» **GIVEN REQUEST**
Copy the items below word for word, starting at the line that contains "Which is closest to pixel" and stopping after the last line of the items.
◇ ◇ ◇ ◇ ◇ ◇ ◇
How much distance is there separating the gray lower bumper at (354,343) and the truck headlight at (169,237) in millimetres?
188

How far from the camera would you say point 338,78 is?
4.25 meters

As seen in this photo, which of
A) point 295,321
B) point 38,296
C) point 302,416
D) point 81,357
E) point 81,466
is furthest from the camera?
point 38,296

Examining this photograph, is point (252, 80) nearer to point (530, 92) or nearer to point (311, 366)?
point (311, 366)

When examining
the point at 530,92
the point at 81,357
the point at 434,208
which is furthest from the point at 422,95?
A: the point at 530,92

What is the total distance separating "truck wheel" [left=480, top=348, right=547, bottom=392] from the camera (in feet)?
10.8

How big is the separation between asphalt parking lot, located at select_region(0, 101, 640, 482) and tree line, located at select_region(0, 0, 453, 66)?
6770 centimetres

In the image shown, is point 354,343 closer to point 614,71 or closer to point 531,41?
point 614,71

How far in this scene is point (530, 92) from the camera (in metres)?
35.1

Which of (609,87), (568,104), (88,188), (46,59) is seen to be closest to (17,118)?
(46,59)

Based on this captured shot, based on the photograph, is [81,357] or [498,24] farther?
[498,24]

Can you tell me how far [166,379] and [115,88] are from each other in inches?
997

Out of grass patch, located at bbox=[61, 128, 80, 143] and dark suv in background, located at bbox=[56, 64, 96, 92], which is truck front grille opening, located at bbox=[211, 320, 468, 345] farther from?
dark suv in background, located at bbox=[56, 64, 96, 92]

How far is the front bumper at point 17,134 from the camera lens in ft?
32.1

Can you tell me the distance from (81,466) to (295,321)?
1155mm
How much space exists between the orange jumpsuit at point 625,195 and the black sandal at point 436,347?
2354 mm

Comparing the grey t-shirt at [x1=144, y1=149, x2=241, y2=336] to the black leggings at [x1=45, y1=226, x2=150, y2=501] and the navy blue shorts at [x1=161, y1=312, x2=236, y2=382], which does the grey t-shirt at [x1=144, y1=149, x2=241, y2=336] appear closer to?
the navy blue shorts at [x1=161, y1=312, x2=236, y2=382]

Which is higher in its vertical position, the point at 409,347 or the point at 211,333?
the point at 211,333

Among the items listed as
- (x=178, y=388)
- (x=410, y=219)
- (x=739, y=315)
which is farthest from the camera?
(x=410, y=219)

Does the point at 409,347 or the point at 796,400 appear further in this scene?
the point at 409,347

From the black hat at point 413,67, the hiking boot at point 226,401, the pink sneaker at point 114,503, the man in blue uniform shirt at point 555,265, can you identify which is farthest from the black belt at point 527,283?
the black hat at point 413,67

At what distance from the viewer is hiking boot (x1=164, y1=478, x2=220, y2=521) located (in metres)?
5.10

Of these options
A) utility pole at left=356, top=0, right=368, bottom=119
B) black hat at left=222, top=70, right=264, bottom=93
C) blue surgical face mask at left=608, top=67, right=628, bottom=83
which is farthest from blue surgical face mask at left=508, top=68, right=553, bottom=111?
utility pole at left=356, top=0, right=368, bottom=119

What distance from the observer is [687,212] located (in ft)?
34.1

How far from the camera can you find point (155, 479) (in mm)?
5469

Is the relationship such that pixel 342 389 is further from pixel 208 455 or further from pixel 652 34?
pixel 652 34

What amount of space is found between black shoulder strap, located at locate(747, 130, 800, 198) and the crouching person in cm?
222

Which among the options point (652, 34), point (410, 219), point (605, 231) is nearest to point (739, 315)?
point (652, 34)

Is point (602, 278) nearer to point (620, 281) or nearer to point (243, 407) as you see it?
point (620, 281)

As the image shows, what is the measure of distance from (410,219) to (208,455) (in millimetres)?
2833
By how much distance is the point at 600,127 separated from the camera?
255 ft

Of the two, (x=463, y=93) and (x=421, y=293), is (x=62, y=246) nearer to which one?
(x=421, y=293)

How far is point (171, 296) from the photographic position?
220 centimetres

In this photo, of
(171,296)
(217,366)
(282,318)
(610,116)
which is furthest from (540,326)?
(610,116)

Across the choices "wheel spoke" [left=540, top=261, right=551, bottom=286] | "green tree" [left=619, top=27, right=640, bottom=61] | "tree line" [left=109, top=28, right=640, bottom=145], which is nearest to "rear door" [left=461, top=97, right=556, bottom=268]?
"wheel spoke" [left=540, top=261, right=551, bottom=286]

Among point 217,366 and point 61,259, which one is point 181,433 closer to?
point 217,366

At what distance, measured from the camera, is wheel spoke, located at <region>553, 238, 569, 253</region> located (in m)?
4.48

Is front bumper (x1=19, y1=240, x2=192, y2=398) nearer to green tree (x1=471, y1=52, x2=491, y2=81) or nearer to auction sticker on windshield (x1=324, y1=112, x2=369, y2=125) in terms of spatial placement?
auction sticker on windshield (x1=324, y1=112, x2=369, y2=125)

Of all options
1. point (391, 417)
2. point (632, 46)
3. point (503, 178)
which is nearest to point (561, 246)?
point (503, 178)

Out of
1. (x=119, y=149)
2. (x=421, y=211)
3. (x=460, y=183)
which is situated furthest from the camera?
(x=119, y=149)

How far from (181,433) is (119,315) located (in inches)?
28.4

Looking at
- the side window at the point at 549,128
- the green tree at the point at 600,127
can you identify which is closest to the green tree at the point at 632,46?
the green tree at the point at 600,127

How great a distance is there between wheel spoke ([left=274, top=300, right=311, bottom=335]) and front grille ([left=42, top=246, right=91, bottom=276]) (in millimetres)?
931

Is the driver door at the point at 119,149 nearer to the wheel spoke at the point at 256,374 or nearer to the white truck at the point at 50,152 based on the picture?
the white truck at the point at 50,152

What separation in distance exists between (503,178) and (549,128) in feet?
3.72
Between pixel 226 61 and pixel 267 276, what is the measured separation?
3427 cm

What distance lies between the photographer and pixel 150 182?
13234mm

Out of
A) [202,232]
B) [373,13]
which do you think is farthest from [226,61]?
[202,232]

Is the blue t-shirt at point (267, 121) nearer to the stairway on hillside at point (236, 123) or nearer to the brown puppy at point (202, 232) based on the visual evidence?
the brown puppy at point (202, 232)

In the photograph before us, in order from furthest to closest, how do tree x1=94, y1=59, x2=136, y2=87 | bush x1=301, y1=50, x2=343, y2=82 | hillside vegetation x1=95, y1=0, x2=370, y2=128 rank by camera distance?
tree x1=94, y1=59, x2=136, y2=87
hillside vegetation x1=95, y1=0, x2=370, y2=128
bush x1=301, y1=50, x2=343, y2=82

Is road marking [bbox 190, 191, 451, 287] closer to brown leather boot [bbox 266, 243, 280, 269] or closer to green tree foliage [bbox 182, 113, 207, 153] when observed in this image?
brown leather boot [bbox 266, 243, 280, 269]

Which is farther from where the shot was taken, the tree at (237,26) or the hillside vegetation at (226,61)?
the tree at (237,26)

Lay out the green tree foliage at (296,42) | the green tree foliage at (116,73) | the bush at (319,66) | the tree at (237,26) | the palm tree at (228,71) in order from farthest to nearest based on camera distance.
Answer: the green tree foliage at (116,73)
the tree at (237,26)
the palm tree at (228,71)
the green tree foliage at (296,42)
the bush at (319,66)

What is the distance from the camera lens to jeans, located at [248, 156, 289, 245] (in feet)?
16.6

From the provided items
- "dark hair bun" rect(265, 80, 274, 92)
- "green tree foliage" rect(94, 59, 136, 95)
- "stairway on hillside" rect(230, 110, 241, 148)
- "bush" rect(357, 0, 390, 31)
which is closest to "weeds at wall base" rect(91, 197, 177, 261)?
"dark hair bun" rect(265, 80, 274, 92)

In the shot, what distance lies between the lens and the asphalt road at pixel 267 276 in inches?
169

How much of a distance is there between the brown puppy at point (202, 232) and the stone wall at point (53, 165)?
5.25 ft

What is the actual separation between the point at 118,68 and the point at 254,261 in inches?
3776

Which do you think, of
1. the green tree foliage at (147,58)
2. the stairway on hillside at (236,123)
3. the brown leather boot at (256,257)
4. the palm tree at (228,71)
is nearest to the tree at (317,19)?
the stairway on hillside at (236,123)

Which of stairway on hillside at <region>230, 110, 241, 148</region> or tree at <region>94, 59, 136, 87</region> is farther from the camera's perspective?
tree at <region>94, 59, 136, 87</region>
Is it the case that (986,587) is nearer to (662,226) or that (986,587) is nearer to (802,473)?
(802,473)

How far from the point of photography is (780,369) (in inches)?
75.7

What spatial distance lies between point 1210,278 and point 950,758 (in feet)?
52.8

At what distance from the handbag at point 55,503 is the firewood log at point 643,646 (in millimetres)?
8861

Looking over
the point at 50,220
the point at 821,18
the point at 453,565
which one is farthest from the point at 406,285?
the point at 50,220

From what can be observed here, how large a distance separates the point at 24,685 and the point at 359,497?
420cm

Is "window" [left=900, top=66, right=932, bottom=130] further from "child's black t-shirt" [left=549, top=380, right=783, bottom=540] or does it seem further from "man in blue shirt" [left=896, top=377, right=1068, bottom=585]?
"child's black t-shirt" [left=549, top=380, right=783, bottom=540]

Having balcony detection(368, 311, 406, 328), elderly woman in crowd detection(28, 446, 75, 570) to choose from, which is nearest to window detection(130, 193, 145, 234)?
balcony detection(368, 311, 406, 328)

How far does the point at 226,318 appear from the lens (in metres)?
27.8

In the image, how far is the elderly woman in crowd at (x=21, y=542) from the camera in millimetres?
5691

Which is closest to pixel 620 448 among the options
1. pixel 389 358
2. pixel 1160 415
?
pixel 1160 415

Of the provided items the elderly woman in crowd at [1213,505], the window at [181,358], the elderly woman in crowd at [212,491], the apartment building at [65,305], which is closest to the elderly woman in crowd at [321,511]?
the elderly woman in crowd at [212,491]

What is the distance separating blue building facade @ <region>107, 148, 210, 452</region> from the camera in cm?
◇ ◇ ◇ ◇ ◇ ◇ ◇
» **SOLUTION FOR THIS PROBLEM**
Which is closest to pixel 620 448 among the options
1. pixel 389 358
2. pixel 1160 415
?
pixel 1160 415

Of the provided items the elderly woman in crowd at [1213,505], the window at [181,358], the elderly woman in crowd at [212,491], the apartment building at [65,305], which is closest to the elderly woman in crowd at [321,511]?
the elderly woman in crowd at [212,491]

What is the distance separating blue building facade @ <region>107, 148, 210, 452</region> from the camera in cm?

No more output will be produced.